TEXTE À LIRE –
Audrey Guiller, 2022, « L’indépendance, meilleure réponse au besoin d’autonomie ? Entretien avec Jonathan Louli », dans Le Média Social, Longs formats : « En choisissant le libéral, ils bousculent le travail social », le 20 janvier 2022

Article diffusé en ligne (réservé aux abonné·es) sur le site du magazine Le Média social

Présentation : 

Faisant suite à un article que j’avais publié sur le travail social indépendant dans Les Cahiers de l’Actif en 2020, un entretien pour Le Média Social dans le cadre d’un reportage « Long format » sur le travail social en libéral par Audrey Guiller


Le Média Social (LMS) : Pourquoi la question de l’autonomie est-elle si cruciale pour les travailleurs sociaux ?


Jonathan Louli : Le travail social est fondé sur la relation entre une personne accompagnée et une accompagnante. Avec cette idée que si l’accompagnant veut répondre correctement aux besoins de l’accompagné, il doit pouvoir s’adapter au maximum à cette personne. Il a donc besoin d’autonomie dans ses pratiques, d’une marge de manœuvre suffisante pour composer avec le rythme de la personne, ses réussites, ses revirements, son évolution. L’autonomie sert à s’adapter à la vie.

DONNÉES FOURNIES –
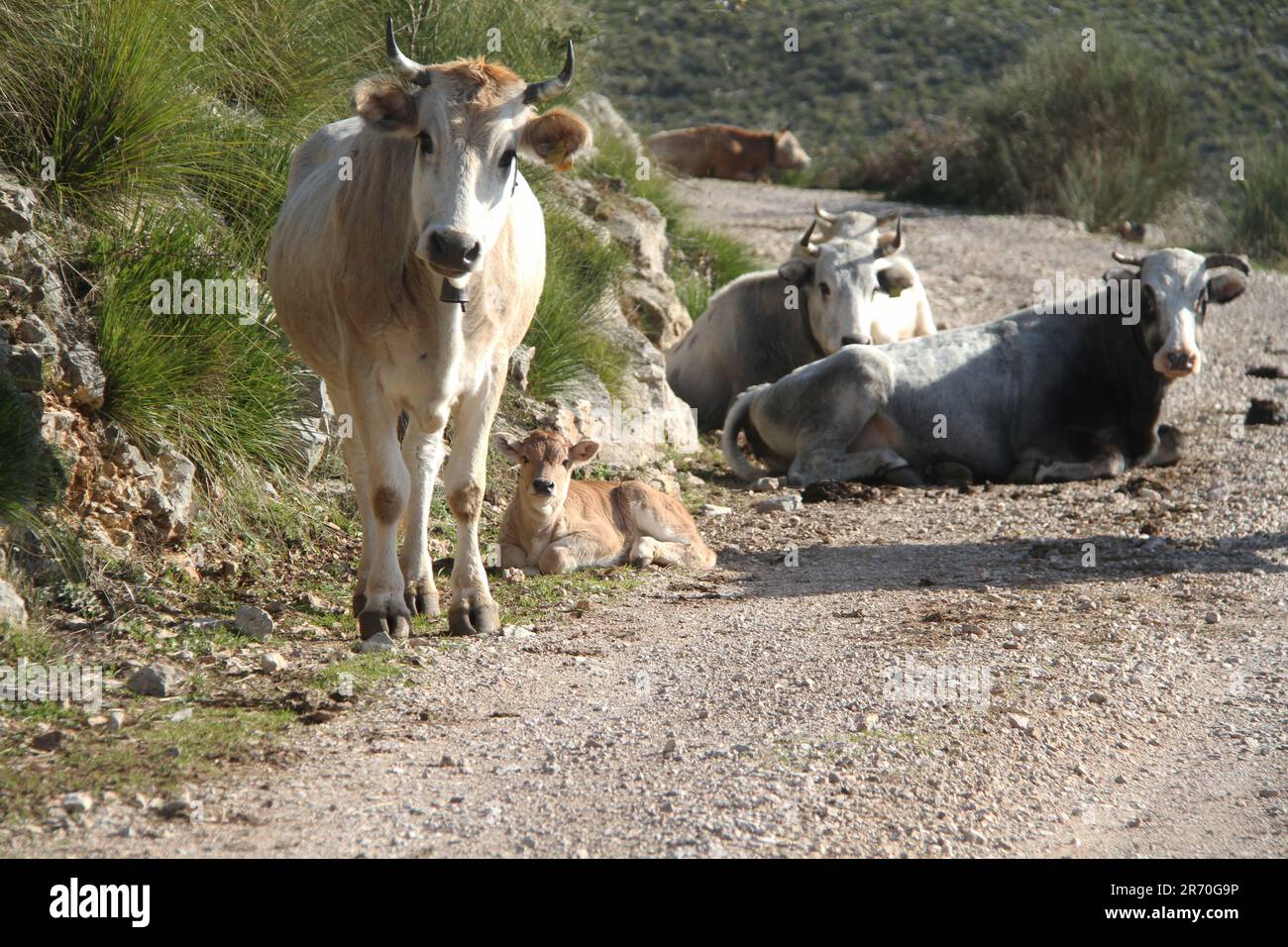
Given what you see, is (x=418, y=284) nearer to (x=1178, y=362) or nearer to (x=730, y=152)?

CONSIGNES À SUIVRE –
Recopiez intégralement le texte à lire, sans en modifier un seul mot.

RÉPONSE –
Audrey Guiller, 2022, « L’indépendance, meilleure réponse au besoin d’autonomie ? Entretien avec Jonathan Louli », dans Le Média Social, Longs formats : « En choisissant le libéral, ils bousculent le travail social », le 20 janvier 2022

Article diffusé en ligne (réservé aux abonné·es) sur le site du magazine Le Média social

Présentation : 

Faisant suite à un article que j’avais publié sur le travail social indépendant dans Les Cahiers de l’Actif en 2020, un entretien pour Le Média Social dans le cadre d’un reportage « Long format » sur le travail social en libéral par Audrey Guiller


Le Média Social (LMS) : Pourquoi la question de l’autonomie est-elle si cruciale pour les travailleurs sociaux ?


Jonathan Louli : Le travail social est fondé sur la relation entre une personne accompagnée et une accompagnante. Avec cette idée que si l’accompagnant veut répondre correctement aux besoins de l’accompagné, il doit pouvoir s’adapter au maximum à cette personne. Il a donc besoin d’autonomie dans ses pratiques, d’une marge de manœuvre suffisante pour composer avec le rythme de la personne, ses réussites, ses revirements, son évolution. L’autonomie sert à s’adapter à la vie.